Another major obstacle which the Chinese must confront if they are to solve their agricultural problem is the storage and control of water essential for achieving the potential yield response catalyzed by increased use of new seeds and increased applications of chemical fertilizer. Historically, water management was critical to Chinese agriculture's ability to support a large population with limited cultivatable land. It was the existence of an extensive irrigation network, mostly in the southern regions, that allowed for extensive double cropping. By the 1930's, most cultivatable land with no serious. problems of water supply had been irrigated. Since 1949, the Chinese have increased the irrigated acreage significantly by utilizing flood control projects, wells, and electric pumps. They completed the irrigation network in south China, expanded the irrigation and rice double-cropping area northward into central China (north of the Yangtze River), and increased the irrigated acreage in the southwest and northeast.

The rice-growing areas of South China with adequate and dependable water supplies, therefore, are already irrigated and have been provided with new and rapidly growing supplies of chemical fertilizer. While the leadership has some concern over the lack of growth in this region in recent years, yields in China's rice bowl, Szechuan, compare favorably to those of the other rice-producing countries in Asia. Thus, where the Chinese have managed to develop the necessary complement of inputs, the results have been impressive and have been responsible for China's ability to maintain the average annual 2 to 3 percent rate of increase in agricultural production in the past.

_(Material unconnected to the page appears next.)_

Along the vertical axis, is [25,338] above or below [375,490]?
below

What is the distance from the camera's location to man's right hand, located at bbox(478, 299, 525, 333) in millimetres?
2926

The north China plain, China's traditional agricultural region and the home for over one-fifth of its total population, is primarily devoted to dry land wheat cultivation and suffers from inadequate and undependable supplies of water, resulting in low and unstable yields. High silt content of the Yellow River makes water control and irrigation projects costly, difficult, and often inefficient. Similarly, when rainfall is insufficient, droughts occur and the Yellow River may even dry up. In fact, conditions are so unstable that both flooding and drought can occur in the same year.

The Chinese have undertaken the Yellow River project, designed to regulate flooding by means of a series of storage dams closer to the river's source and to alleviate silting by implementing soil erosion control in the wastelands through which the river flows. In addition, attempts are being made to create facilities for the continuous removal of silt downriver. The costs of this project are tremendous and the returns in terms of increased irrigated land is estimated to be only about 7.5 percent of China's irrigated area in 1974. It is perhaps in

"For a detailed discussion of the weaknesses and shortcomings of the process by which innovations have been adopted and implemented by the state in China's agriculture sector in the past, see Thomas Wiens, "Evolution of Policy and Capabilities in Chinese Agriculture Technology," in this volume.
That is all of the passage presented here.